Document segment:
════════════════════

It’s not impossible, but given my stomach condition, I would really, really struggle to maintain a healthy diet. It would be flat out impossible for me to live a life even slightly resembling ‘normal’.

So I have my excuse, I’m armed with it should I come under-fire from a vegan (this does happen), but that doesn’t mean I have escaped my conscience. I have not escaped the guilt.

That’s the thing about this list. This second list. It’s compiled of things that I know are bad but that I can’t, or won’t, give up. But just because they are still in my life, it doesn’t mean that I don’t feel terrible about them. And that’s what’s really starting to get to me: the constant guilt is really starting to get to me.

The final straw (paper, of course) came for me last week after I watched Stacey Dooley’s latest documentary all about fast fashion and how it is utterly destroying the planet.

Before I even watched it, I knew a fair amount about this particular disaster. Back in March I wrote a blog post about the importance of up-cycling and I have tried, since then, to be a bit more conscientious, but the show itself did a lot to remind me of and reinforce to me the extent of the damage.

And it touched a nerve with a lot of people.

My social media channels over the last few weeks have been a steady stream of people theatrically jumping on this bandwagon, carelessly and probably accidentally throwing bloggers/influencers/fashion people under the bus as they denounce a life of affiliate links and promise to start re-wearing outfits and to stop making their followers feel as if they need to buy new things all the time.

It’s great. The fashion industry is nothing without its customers and here they are, some of the most influential of them, declaring that we must do better. That it is our responsibility to do better. That we must club together to save the world.

════════════════════

Information shown:
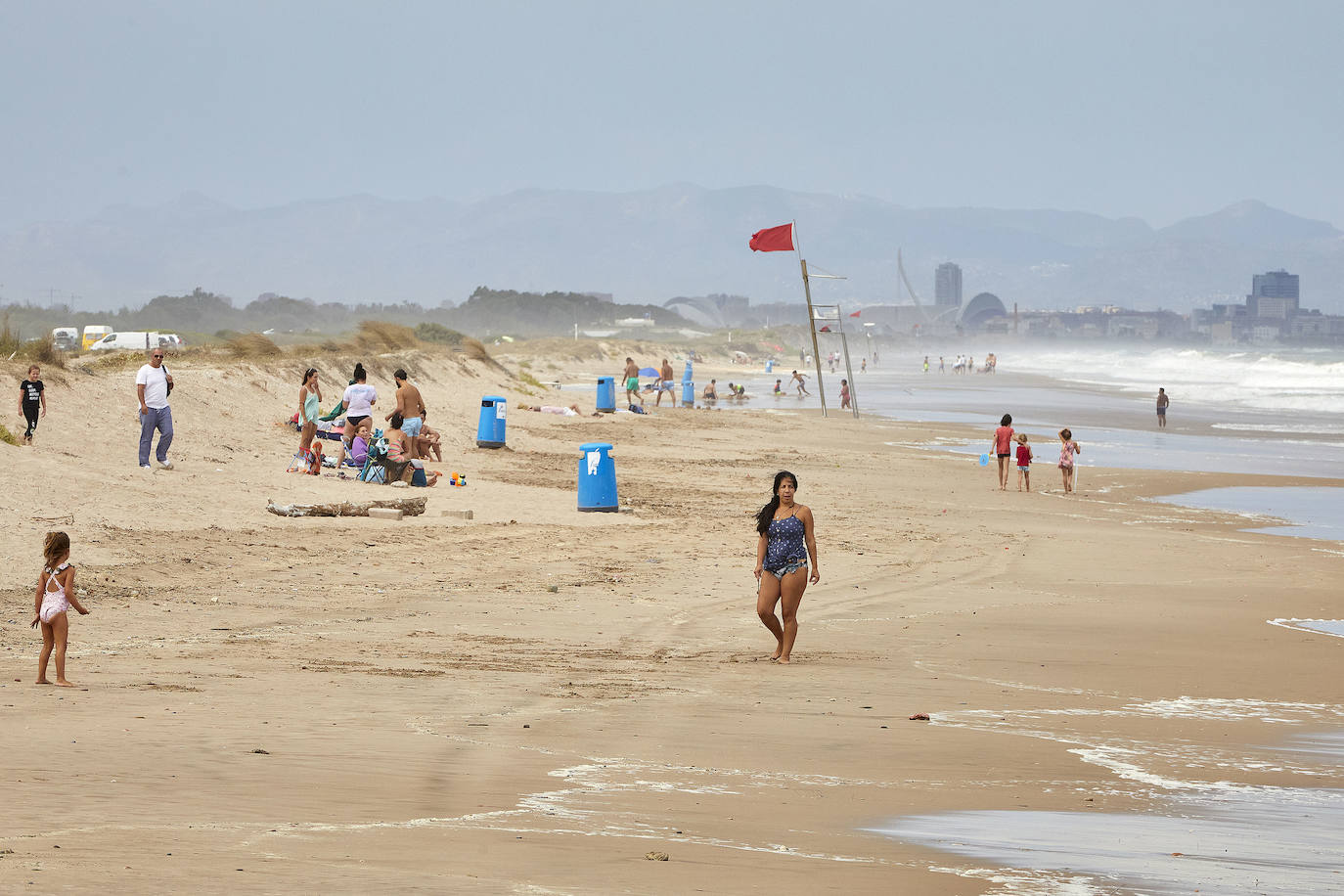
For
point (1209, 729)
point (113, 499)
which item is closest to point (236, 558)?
point (113, 499)

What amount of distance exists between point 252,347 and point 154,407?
11241 millimetres

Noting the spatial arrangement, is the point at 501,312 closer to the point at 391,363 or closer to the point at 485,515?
the point at 391,363

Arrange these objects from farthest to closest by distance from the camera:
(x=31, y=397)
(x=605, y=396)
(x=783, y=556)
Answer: (x=605, y=396) < (x=31, y=397) < (x=783, y=556)

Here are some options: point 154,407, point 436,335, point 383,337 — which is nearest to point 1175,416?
point 383,337

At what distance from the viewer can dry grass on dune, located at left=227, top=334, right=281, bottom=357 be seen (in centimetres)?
2786

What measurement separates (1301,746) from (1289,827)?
172cm

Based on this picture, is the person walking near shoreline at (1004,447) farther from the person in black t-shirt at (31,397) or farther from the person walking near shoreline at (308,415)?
the person in black t-shirt at (31,397)

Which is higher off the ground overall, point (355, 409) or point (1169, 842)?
point (355, 409)

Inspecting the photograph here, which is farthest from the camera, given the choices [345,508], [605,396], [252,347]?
[605,396]

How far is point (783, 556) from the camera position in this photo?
9562 millimetres

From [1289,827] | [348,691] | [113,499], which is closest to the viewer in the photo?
[1289,827]

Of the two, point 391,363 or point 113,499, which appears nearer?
point 113,499

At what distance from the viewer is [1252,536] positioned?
17172 mm

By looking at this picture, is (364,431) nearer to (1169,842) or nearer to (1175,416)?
(1169,842)
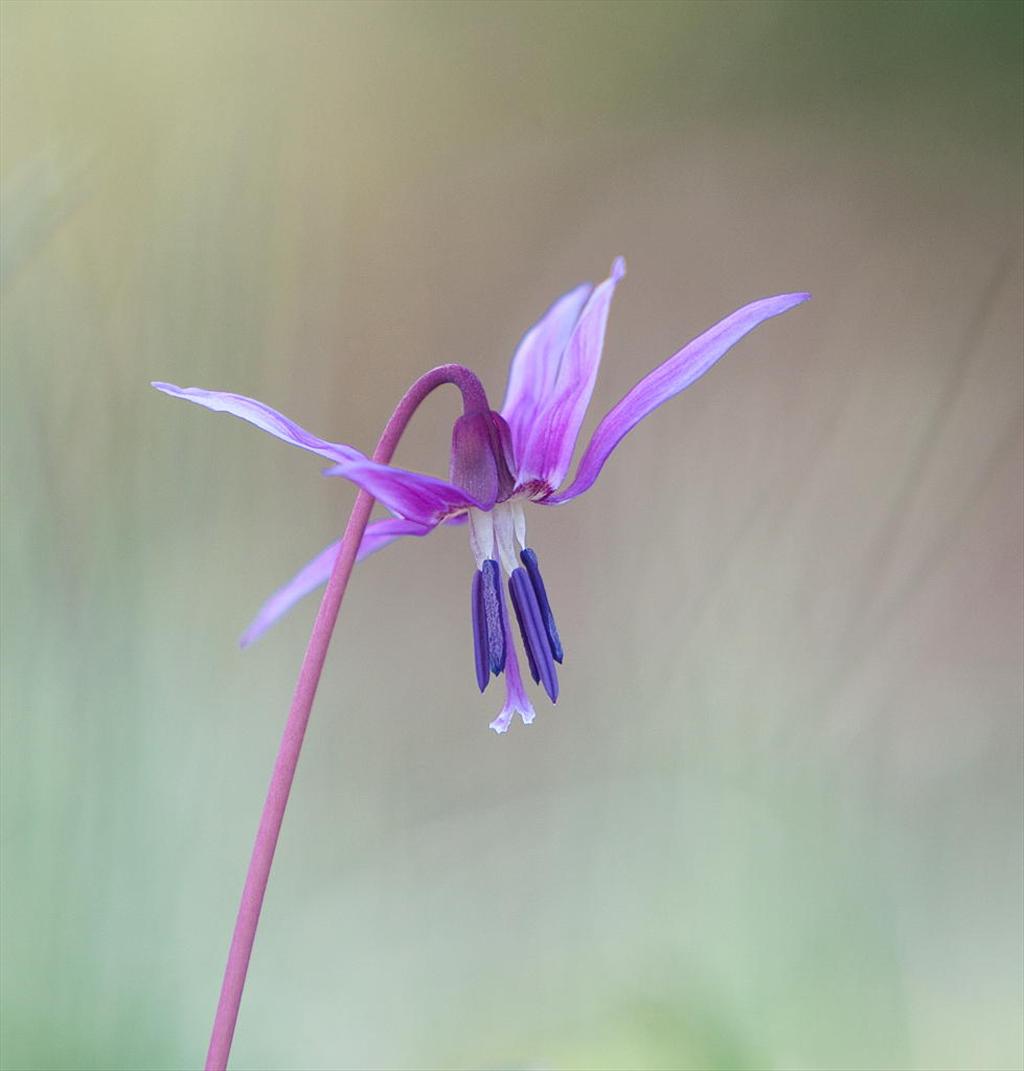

════════════════════

What is asked:
1) Print the passage of the fast fashion post starting at "The final straw" and ending at "of the damage.".
2) In one to three sentences, explain why the writer of the fast fashion post calls the wave of social media pledges great.
3) Please condense the paragraph of the fast fashion post that begins "My social media channels" into a shorter version that keeps its main facts.

Solutions per task:
1)
The final straw (paper, of course) came for me last week after I watched Stacey Dooley’s latest documentary all about fast fashion and how it is utterly destroying the planet.

Before I even watched it, I knew a fair amount about this particular disaster. Back in March I wrote a blog post about the importance of up-cycling and I have tried, since then, to be a bit more conscientious, but the show itself did a lot to remind me of and reinforce to me the extent of the damage.

2) The writer calls it great because the fashion industry is nothing without its customers. Some of its most influential customers are now declaring that it is our responsibility to do better and that we must club together to save the world.

3) For the last few weeks, the writer's social media has been full of people theatrically joining this cause. They denounce affiliate links and promise to re-wear outfits and to stop making followers feel they must keep buying new things. In doing so, they carelessly and probably accidentally throw bloggers, influencers and fashion people under the bus.